Como se fosse um ser
humano comum, o meu amor também fez uma longa caminhada pela vida afora:
foi um bebê no colo de uma mãe amorosa, gastou parte da infância a
espiar os astros, foi menino de escola, foi calouro numa universidade,
abriu-se ao sol como se abrem ao sol as flores dos algodoeiros, quando
descobriu uma coisa maravilhosa chamada Amor, viveu, viajou, penou,
aprendeu muitíssimas coisas – mas acho que por todo o tempo as pessoas
não se deram conta do Ser Precioso que ele era, tão precioso que, ao
contrário das outras pessoas, tinha batendo dentro do peito um coração
feito do mais puro ouro, e que escondia nele ânsias e tremuras, como o
coração de um passarinho! Será que é possível a gente juntar as duas
coisas, as ânsias e as tremuras num coração de ouro, já que a gente
costuma pensar em ouro como num metal frio e parado, sem capacidade de
estremecer de ansiedade? Em se tratando do meu amor, dá para juntar,
sim, pois seu coração de ouro é até volátil de tão macio, embora, mesmo
volátil, jamais abandone ele aquele peito amplo e generoso onde é sua
casa.
Ah!
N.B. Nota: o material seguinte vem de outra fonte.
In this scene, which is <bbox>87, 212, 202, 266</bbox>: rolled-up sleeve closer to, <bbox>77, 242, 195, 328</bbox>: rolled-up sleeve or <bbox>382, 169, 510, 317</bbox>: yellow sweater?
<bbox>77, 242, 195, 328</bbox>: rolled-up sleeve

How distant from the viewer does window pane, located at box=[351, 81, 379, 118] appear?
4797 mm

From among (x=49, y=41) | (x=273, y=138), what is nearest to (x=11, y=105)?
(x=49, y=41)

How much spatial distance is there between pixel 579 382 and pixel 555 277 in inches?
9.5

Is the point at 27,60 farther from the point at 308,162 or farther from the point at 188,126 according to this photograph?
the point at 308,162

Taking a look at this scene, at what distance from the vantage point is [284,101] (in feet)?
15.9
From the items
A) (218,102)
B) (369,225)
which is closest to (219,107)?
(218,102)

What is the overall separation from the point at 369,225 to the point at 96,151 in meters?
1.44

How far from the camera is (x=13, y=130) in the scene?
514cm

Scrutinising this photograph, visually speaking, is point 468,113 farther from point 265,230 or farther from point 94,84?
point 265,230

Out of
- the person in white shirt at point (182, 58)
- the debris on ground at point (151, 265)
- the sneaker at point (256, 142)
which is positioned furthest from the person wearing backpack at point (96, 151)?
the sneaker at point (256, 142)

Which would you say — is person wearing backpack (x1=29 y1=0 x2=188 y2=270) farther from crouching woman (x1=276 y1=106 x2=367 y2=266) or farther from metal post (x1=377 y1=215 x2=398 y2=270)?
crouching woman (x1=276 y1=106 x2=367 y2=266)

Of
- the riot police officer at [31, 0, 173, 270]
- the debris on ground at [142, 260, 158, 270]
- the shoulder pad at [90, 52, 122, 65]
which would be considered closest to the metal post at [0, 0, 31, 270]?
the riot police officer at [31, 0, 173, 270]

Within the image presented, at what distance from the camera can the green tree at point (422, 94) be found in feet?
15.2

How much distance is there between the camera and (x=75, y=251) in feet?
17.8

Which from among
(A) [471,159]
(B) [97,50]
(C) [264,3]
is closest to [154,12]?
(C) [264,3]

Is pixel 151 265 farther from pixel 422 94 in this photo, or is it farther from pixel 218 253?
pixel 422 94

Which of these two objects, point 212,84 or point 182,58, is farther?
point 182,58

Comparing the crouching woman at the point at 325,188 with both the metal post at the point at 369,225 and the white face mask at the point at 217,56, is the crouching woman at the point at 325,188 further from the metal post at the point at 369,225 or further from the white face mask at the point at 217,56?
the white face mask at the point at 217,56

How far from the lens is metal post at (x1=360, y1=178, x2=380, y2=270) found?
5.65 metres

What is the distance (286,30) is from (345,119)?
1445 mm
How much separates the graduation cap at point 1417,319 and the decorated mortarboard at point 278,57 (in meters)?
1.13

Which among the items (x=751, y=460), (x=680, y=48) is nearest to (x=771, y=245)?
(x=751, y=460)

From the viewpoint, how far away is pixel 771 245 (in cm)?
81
O peito do meu amor!
Como a muralha de uma fortaleza, ele se vira para o mundo, forte o
suficiente para absorver todos os dardos que talvez lhe sejam enviados,
e ao mesmo tempo é de uma ternura tão protetora e cheia de calor que não
há como ele deixar alguém se perder no frio da neve da falta de
solidariedade, tão amplo que é capaz de abarcar toda a Humanidade!
Imagino que sobre lá, também, um cantinho, um ninhozinho onde eu possa
me abrigar ao menos na hora das atribulações!
E nessa combinação de
ouro, maciez, calor e proteção, como é que veio a prata? É que o meu
amor foi vivendo, foi vivendo, e um dia, enquanto olhava para ela, a Lua
Cheia prestou atenção nele, e acolheu-o no seio dela como dileto filho
que é. Já pensou ter um amor que é filho, também, da Lua Cheia? Pois foi
ela quem viu o quanto ele era bonito, e meigo, verdadeiro Cavaleiro
Andante a espalhar bálsamo no coração dos outros, e quis lhe dar o
lenitivo da prata. Então, sobre seu tempo de rosas, ela usou de toda a
doçura e da sua mais secreta tecelagem, e teceu nele aqueles fios de
prata que fazem com que hoje ele resplandeça de beleza, raiado da mais
macia prata, sendo que lá por dentro já tem o coração de ouro. Já pensou
como é ter um amor assim?
Não sei se todo o mundo
consegue ver toda a preciosidade desse meu amor! Às vezes as pessoas não
gostam de ver os brilhos externos. Mas eu vejo, e gosto, e me banho na
luz suave e brilhante que vem dele, e então a vida fica tão fascinante!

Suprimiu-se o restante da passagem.